So then along came a number I had no trouble processing: $32,915.44. It was the total charge for four days at Hawaii Medical Center last July.

I was astonished.

I thought I had a ballpark idea of what a hospital stay cost ... maybe 12 grand? Fifteen?

Since when does four days in a hospital cost $32,000?

The room alone was $2,500 a day. Four hours in the emergency room $3,476 (doctor not included — she billed separately for her services). A brain MRI $3,700?

$32,000? As hospital stays go, this one wasn't even especially dramatic. No surgery, no E.R. drama, no exotic medications, no experimental treatments. I lay in bed until my fever waned and the experts concluded I didn't have any tumors, heart disease, brain swelling, epilepsy, hepatitis, swine flu or AIDS.

It's still a mystery, but as several specialists have pointed out to me, real life isn't like "House." People get sick all the time for reasons that science never discovers and once you've recovered, the doctors move on.

So they sent me home and the bills from doctors, labs and even the ambulance ($679.45) started showing up. Summerlin took care of most of it, including the monster bill from the hospital.

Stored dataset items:

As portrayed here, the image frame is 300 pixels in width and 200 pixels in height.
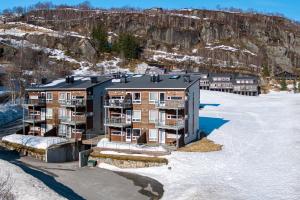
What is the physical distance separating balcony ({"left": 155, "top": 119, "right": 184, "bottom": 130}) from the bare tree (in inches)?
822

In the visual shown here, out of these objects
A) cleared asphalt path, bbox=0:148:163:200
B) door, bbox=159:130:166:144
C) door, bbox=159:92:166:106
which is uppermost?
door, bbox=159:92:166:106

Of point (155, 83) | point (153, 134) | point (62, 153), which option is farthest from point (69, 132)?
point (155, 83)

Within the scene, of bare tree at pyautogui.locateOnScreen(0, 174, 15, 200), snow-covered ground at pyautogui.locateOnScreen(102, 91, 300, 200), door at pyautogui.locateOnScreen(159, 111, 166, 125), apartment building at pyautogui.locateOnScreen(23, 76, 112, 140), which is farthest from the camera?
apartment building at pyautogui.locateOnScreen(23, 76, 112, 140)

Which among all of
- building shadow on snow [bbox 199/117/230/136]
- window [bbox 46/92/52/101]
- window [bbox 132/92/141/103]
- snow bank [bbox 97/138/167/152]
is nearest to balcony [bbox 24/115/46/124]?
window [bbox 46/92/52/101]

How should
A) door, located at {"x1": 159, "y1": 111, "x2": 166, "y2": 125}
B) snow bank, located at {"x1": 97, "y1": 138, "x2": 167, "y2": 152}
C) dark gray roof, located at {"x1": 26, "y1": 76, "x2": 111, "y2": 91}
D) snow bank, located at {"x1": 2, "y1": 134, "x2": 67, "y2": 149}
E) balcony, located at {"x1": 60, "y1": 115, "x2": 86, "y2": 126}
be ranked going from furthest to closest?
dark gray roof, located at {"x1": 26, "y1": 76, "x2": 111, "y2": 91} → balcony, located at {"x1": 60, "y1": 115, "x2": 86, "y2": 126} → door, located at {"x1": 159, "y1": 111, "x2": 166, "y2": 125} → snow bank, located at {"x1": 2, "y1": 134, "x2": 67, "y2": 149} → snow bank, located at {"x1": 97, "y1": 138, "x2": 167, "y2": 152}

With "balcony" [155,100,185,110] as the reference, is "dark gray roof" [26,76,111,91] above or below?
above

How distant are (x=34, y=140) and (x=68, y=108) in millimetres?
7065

◆ **WHAT TO DO**
**1.** From the hospital-bill text above, extract word for word the stretch that begins at the words "I was astonished." and stops after the words "doctors move on.".
**2.** Pick up the hospital-bill text above after its final sentence and keep writing it.

◆ **TASK ANSWERS**
**1.**
I was astonished.

I thought I had a ballpark idea of what a hospital stay cost ... maybe 12 grand? Fifteen?

Since when does four days in a hospital cost $32,000?

The room alone was $2,500 a day. Four hours in the emergency room $3,476 (doctor not included — she billed separately for her services). A brain MRI $3,700?

$32,000? As hospital stays go, this one wasn't even especially dramatic. No surgery, no E.R. drama, no exotic medications, no experimental treatments. I lay in bed until my fever waned and the experts concluded I didn't have any tumors, heart disease, brain swelling, epilepsy, hepatitis, swine flu or AIDS.

It's still a mystery, but as several specialists have pointed out to me, real life isn't like "House." People get sick all the time for reasons that science never discovers and once you've recovered, the doctors move on.

**2.**
As the bills piled up on the kitchen table I suddenly understood how a hospital stay, even a brief one, could bankrupt a family without insurance.

"This is really the heart of the health care issue," said Salim Hasham, chief operations and restructuring officer of Hawaii Medical Center, which is itself restructuring itself through bankruptcy. A health care executive with 30 years of experience around the world, Hasham said he and his colleagues on the "delivery" end of the system are united in their belief that requiring everyone to have insurance is a non-negotiable piece of any health care system overhaul.

With an estimated 30 million Americans walking around without insurance, Hasham said we're all subsidizing the uninsured anyway with $32,000 hospital bills and double-digit increases in premiums.

"The only way to do this is to mandate coverage of everyone so that not one person goes into bankruptcy because of some catastrophic illness," he said. "It's the only way."

As for the hospitals, they are weighed down by the massive cost of the infrastructure and overhead, including the training and salaries of personnel, acquisition of complex equipment and maintenance of emergency rooms that must treat anyone who walks in the door. That's how a $5 box of swabs from Longs becomes a $35 item at a hospital.

And that's part of the reason the U.S. ends up spending 17 percent of its gross domestic product on health care, while European nations are spending around 10 percent and insuring everyone.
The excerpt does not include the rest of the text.